**Exercise directions**
What you return must match the records below exactly, apart from the omitted pictures.
** Source material follows **
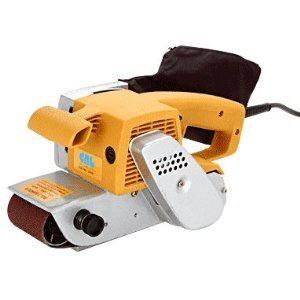 Crl 115 Volt 3 In X 21 In Belt Sander With Dust Bag back-555129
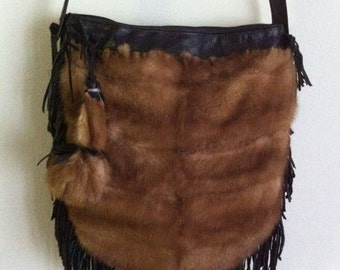 Crossbody bag, real mink fur handbag, from fur, leather and leather fringe, unique handmade bag, brown color, size - medium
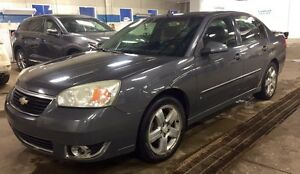 REDUCED! 2007 CHEVROLET MALIBU LTZ! READ FULL AD!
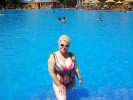 Olga, 56 - Just Me Photography 19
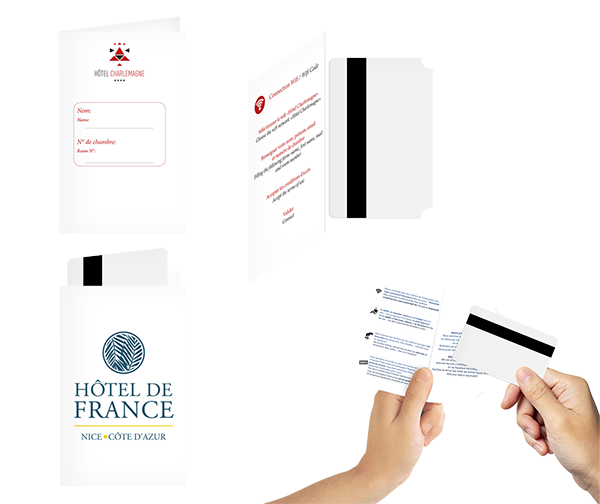 http://www.hermieu.com/wp-content/themes/HIS/images/resorts/3_HIS-PORTE_CARTE_HOTEL.png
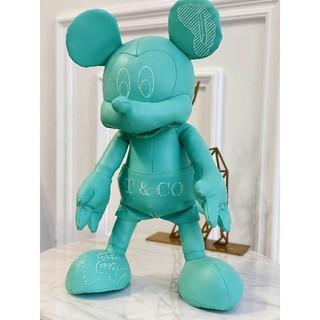 ティファニー(Tiffany & Co.)のTiffany Mickey Mouse(キャラクターグッズ)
** End of Source material **
**Task result**
 Crl 115 Volt 3 In X 21 In Belt Sander With Dust Bag back-555129
 Crossbody bag, real mink fur handbag, from fur, leather and leather fringe, unique handmade bag, brown color, size - medium
 REDUCED! 2007 CHEVROLET MALIBU LTZ! READ FULL AD!
 Olga, 56 - Just Me Photography 19
 http://www.hermieu.com/wp-content/themes/HIS/images/resorts/3_HIS-PORTE_CARTE_HOTEL.png
 ティファニー(Tiffany & Co.)のTiffany Mickey Mouse(キャラクターグッズ)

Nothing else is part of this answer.